On New Year's Eve 1932, a woman who was improperly seated and not holding on fell from Big Dipper, and died in hospital the next day. Although allegations of intoxication or mechanical failure were made, the inquest concluded that the woman had committed suicide.

On 26 April 1946, a 33-year-old man from New Caledonia was killed on the ride. He disobeyed safety instructions by sitting on the edge of a train car, and was thrown from the ride on one of the corners and into a support pole.
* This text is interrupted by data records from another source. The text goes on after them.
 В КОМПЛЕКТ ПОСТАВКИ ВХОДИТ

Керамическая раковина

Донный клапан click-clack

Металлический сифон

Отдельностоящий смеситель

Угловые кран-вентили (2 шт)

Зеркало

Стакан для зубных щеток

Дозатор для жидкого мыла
On 16 April 1979, a steel runner had come loose, halting one of the three trains.The following train rammed the stationary one, causing 13 injuries. Big Dipper did not reopen after this incident, as the ride was still closed for repairs on the day of the Ghost Train fire.

==Successors==

A steel roller coaster designed by Arrow Dynamics named Big Dipper opened at Luna Park in January 1995. Legal action and noise restrictions against the new roller coaster led to significant restrictions in its operational availability, which contributed to the 1996 closure of Luna Park. The ride was sold to Dreamworld in 2001, where it currently operates as The Gold Coaster.

On 26 December 2021 a new rollercoaster of the same name opened, manufactured by Intamin. A prototype "Hot Racer" model, it is the world's first launched single-rail coaster.